━━ EXTRACT TO READ

This is a repo for an undergraduate thesis by Jacob Yang at University of British Columbia supervised by Professor Prashant Nair and a PhD student Muhammad Abdullah Adnan. The thesis in pdf is in the root folder ./CPEN499 Jacob's thesis.pdf.
I encountered some config problem when setting up smoothquant environment. Here is how I solve those problems.
CUDA Toolkit 11.6 Tried 12.3, 11.3, 11.8 cuda toolkit cannot be easily downgraded. just reinstall the system
Clone Smoothquant
Install smoothquant following the readme
Use pytorch 1.2.1 and cuda 11.6 Install torch-int following the readme
Install cutlass check out to feature/2.10
Some issue fixes
Convert the demo jupyter notebook smoothquant_opt_real_int8_demo.ipynb into python script and then run it in the virtual environment with smoothquant and torch-int installed.
According to Issue 60 in the smoothquant repo, generate activation scales with lambda dataset “ dataset = load_dataset(‘lambda’, split = ‘validation[:1000]’) ” in smoothquant/calibration.py get_act_scales
Disable the dataset_path for the generate_act_scales.py and run the default setting
Change the path to the newly generated activation scales in test_quant.py
To run the test, run
python ./examples/test_quant.py
There are an argument to modify in the examples/test_quant.py. For example, how many less significant heads to quantize.
Also, you need to add the head matrices to one of the outputs of the attention layers for the python code to run. Add the line
attn_weights_reshaped = attn_output
In between the line
attn_output = attn_output.view(bsz, self.num_heads, tgt_len, self.head_dim)
and
attn_output = attn_output.transpose(1, 2)

━━━━

Pull the passage from "According to Issue" to "heads to quantize." out of the setup notes, word for word. The records that come next are separate material, unrelated to the setup notes.

━━ SUPPLIED INFORMATION

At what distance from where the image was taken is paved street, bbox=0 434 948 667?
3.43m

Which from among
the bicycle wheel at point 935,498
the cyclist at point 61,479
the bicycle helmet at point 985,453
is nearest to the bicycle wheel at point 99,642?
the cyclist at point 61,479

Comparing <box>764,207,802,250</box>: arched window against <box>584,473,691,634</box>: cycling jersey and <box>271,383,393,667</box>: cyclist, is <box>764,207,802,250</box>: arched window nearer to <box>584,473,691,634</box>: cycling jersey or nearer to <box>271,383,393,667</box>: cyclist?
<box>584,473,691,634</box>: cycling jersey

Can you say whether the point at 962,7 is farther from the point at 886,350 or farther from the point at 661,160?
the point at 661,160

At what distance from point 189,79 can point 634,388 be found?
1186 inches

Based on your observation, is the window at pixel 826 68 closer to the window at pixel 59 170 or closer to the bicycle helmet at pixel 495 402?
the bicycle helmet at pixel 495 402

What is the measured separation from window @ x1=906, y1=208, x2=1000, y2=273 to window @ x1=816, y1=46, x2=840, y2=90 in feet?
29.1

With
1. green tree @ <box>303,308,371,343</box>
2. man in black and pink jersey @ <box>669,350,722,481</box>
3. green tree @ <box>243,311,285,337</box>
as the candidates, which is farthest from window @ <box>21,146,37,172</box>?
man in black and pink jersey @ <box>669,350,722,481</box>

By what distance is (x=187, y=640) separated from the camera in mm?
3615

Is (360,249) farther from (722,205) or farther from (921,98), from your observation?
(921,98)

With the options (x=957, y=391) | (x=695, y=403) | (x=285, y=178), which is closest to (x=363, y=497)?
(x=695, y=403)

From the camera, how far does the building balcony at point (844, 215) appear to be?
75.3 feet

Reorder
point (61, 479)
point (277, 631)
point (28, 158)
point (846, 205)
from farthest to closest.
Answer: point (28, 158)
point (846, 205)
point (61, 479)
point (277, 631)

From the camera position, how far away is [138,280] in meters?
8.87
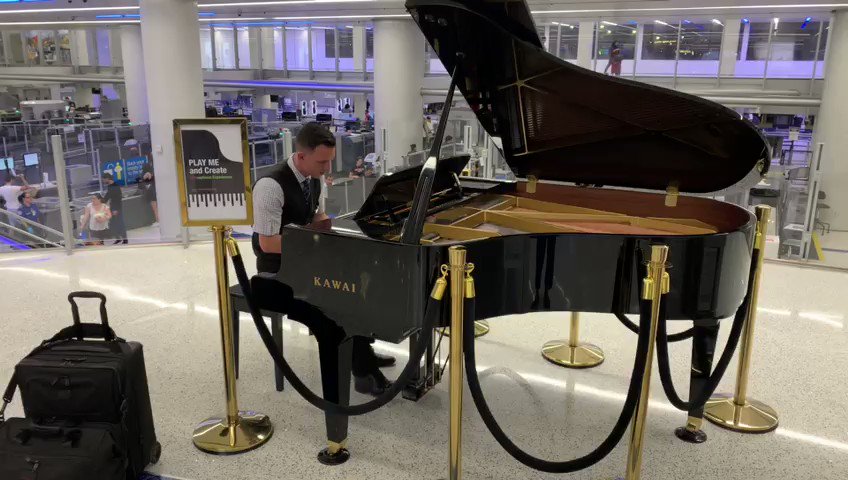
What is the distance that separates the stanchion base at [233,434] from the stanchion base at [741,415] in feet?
6.99

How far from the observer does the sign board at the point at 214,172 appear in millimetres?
2736

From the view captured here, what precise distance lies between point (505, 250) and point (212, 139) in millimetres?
1317

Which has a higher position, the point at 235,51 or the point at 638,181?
the point at 235,51

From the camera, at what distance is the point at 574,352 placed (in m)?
3.82

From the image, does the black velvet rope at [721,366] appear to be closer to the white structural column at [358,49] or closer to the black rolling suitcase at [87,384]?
the black rolling suitcase at [87,384]

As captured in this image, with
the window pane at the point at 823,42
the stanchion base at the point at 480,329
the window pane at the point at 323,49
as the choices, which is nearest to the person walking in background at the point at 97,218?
the stanchion base at the point at 480,329

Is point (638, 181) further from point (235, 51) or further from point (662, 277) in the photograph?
point (235, 51)

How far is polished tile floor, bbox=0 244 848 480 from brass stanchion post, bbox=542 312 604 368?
2.5 inches

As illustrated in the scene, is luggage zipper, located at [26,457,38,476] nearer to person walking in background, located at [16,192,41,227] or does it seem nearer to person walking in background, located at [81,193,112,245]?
person walking in background, located at [81,193,112,245]

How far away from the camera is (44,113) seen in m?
15.7

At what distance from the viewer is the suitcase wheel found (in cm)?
270

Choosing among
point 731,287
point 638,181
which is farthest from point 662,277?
point 638,181

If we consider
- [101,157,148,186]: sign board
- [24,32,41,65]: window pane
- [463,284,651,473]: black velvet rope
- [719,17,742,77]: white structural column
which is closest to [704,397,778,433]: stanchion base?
[463,284,651,473]: black velvet rope

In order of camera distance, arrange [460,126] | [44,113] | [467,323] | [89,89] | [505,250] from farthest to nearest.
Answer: [89,89], [44,113], [460,126], [505,250], [467,323]
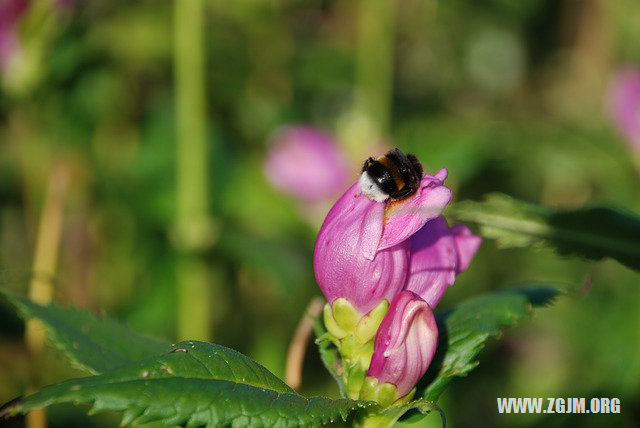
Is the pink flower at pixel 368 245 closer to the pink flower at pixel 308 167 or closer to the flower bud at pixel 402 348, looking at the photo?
the flower bud at pixel 402 348

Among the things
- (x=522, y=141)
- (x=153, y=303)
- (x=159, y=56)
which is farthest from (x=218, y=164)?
(x=522, y=141)

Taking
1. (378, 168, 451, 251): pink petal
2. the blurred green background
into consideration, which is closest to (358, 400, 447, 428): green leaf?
(378, 168, 451, 251): pink petal

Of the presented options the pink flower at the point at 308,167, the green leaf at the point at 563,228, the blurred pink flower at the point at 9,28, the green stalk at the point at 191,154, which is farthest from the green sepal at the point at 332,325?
the pink flower at the point at 308,167

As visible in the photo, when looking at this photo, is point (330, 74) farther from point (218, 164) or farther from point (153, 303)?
point (153, 303)

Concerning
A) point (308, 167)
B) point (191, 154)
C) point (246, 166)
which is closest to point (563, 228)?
point (191, 154)

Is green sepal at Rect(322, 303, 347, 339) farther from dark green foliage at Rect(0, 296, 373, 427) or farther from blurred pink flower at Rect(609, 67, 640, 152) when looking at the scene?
A: blurred pink flower at Rect(609, 67, 640, 152)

━━━━

**SOLUTION FOR THIS PROBLEM:**
According to Issue 60 in the smoothquant repo, generate activation scales with lambda dataset “ dataset = load_dataset(‘lambda’, split = ‘validation[:1000]’) ” in smoothquant/calibration.py get_act_scales
Disable the dataset_path for the generate_act_scales.py and run the default setting
Change the path to the newly generated activation scales in test_quant.py
To run the test, run
python ./examples/test_quant.py
There are an argument to modify in the examples/test_quant.py. For example, how many less significant heads to quantize.